Quick start

A typical pipeline for analysis of capture c data has three main steps:

Build genome index and restriction enzyme fragment list.

Since capC-MAP uses bowtie [Langmead2009] for sequence alignment, a bowtie index for the reference genome must be built. This requires a single fasta file containing the reference genome. For example

bowtie-build mygenome.fasta mygeneome

The same fasta file must then be used to generate a list of restriction enzyme fragments for the genome. This is done using the genomedigest function in capC-MAP.

capC-MAP genomedigest -f mygenome.fasta -r DpnII \
                      -o mygenome_dpnII_fragments.bed

where the options are as follows:

-f mygenome.fasta specifies the fasta for the reference genome
-r DpnII specifies the restriction enzyme used in the experiment
-o mygenome_dpnII_f ragments.bed specifies the output bed file

Note that the \ character means that a single command is broken across lines.

Pre-built bowtie indexes for many genomes are available for download on the bowtie website (http://bowtie-bio.sourceforge.net), though a fasta file is required to build the list of restriction enzyme fragments. It is essential to ensure that the index and fragments list are built from the same reference genome (for this reason we recommend building you own index).

Perform quality control on fastq data files.

We recommend performing standard quality control on the fastq files, for example using the FastQC software. Since the core aim in capture c data it to enrich the library for specific ‘target’ fragments, this may get flagged up the the FastQC report. Also, since the capture c protocol recommends fragments are sonicated to have an average length of 200-300bp, depending on the sequencing read length, it could be that there is a significant proportion of read-through into the adapters – again this may be flagged up by FastQC. By default the capC-MAP pipeline includes an adapter trimming step.

Run capC-MAP analysis pipeline.

The main capC-MAP pipeline is then run using the command

capC-MAP pipeline -c config_file.txt \
                  -o mycaptureCexperiment

where the options are as follows:

-c config_file.txt specifies the experiment configuration file
-o mycaptureCexperiment specifies a directory where all output will be saved

All capC-MAP options are specified in the configuration text file. We recommend using the example configuration file provided with capC-MAP as a template. The output directory must not exist. Required inputs (specified in the configuration file) are:

  • a pair of fastq files;
  • a bed file containing a list of target restriction enzyme fragments;
  • the bowtie index for the reference genome; and
  • a bed file containing a genome wide list of restriction enzyme fragments for the reference genome.

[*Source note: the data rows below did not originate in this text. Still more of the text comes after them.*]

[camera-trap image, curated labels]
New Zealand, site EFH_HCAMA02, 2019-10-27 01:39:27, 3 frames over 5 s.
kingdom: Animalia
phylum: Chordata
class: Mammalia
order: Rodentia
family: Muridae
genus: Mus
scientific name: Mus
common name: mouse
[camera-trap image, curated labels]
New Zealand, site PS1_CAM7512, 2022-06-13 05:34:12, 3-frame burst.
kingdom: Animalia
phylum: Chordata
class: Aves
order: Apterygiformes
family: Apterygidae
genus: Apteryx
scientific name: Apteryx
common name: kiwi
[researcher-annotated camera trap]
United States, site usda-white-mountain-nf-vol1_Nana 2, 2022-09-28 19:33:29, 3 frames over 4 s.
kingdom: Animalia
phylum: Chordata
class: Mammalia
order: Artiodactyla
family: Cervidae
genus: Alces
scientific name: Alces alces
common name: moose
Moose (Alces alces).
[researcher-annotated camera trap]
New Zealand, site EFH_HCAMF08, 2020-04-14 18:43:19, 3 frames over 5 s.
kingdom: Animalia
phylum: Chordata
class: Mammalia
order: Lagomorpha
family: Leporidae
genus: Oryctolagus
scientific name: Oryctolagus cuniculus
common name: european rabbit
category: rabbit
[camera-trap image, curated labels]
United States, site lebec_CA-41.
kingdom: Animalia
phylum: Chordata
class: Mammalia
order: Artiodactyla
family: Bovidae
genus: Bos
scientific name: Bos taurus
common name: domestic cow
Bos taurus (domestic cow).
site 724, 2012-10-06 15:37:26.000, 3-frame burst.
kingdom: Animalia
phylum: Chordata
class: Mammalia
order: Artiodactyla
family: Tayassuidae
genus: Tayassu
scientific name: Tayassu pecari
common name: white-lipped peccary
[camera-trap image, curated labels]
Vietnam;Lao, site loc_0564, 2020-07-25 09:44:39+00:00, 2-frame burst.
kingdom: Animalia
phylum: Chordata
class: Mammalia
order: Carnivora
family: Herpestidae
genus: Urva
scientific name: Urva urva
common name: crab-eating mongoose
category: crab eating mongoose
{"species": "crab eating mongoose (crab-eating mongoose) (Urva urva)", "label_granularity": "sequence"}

The following output files will be generated in the output directory:

  • an in silico digested version of the input sequencing data in a single fastq file.
  • a SAM file containing mapped reads; the same data is also given in the compressed BAM format.
  • a capC-MAP report file giving details of mapped fragments.
  • for each target specified in the targets bed file, a ‘validpairs’ file containing a list of all valid intrachromosomal interactions, and a ‘validinterchrom’ files containing a list of valid interchromosomal interactions.
  • for each target specified in the targets bed file, and depending on options specified in the configuration file, a bedGraph showing binned, smoothed, and normalized to reads per million genome wide interactions.

Once the analysis is complete, some of these outputs are not needed for most down-stream analyses. For example the in silico digested fastq file, SAM files and the raw pairs files can usually be deleted to save disk space.

In order to generate further bedGraphs with different binning or normalization options without re-running the full analysis, capC-MAP can be run in postprocess mode (see section capC-MAP postprocess).